## Start Data extract

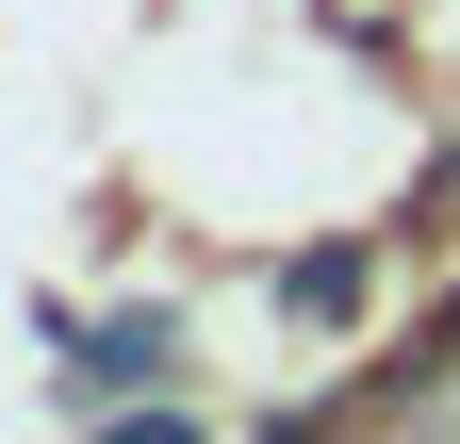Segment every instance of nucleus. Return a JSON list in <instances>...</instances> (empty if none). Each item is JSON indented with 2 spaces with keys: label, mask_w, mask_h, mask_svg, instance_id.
<instances>
[{
  "label": "nucleus",
  "mask_w": 460,
  "mask_h": 444,
  "mask_svg": "<svg viewBox=\"0 0 460 444\" xmlns=\"http://www.w3.org/2000/svg\"><path fill=\"white\" fill-rule=\"evenodd\" d=\"M164 362H181V329H164V313H115V329H83V395H148Z\"/></svg>",
  "instance_id": "nucleus-1"
},
{
  "label": "nucleus",
  "mask_w": 460,
  "mask_h": 444,
  "mask_svg": "<svg viewBox=\"0 0 460 444\" xmlns=\"http://www.w3.org/2000/svg\"><path fill=\"white\" fill-rule=\"evenodd\" d=\"M362 280H378V263H362V247H313V263H296V280H279V297H296L313 329H345V313H362Z\"/></svg>",
  "instance_id": "nucleus-2"
}]
</instances>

## End Data extract

Write out each of the entries above word for word, with the pictures left out.

Segment every instance of nucleus. Return a JSON list in <instances>...</instances> (empty if none). Each item is JSON indented with 2 spaces with keys: label, mask_w, mask_h, mask_svg, instance_id.
<instances>
[{
  "label": "nucleus",
  "mask_w": 460,
  "mask_h": 444,
  "mask_svg": "<svg viewBox=\"0 0 460 444\" xmlns=\"http://www.w3.org/2000/svg\"><path fill=\"white\" fill-rule=\"evenodd\" d=\"M164 362H181V329H164V313H115V329H83V395H148Z\"/></svg>",
  "instance_id": "nucleus-1"
},
{
  "label": "nucleus",
  "mask_w": 460,
  "mask_h": 444,
  "mask_svg": "<svg viewBox=\"0 0 460 444\" xmlns=\"http://www.w3.org/2000/svg\"><path fill=\"white\" fill-rule=\"evenodd\" d=\"M362 280H378V263H362V247H313V263H296V280H279V297H296L313 329H345V313H362Z\"/></svg>",
  "instance_id": "nucleus-2"
}]
</instances>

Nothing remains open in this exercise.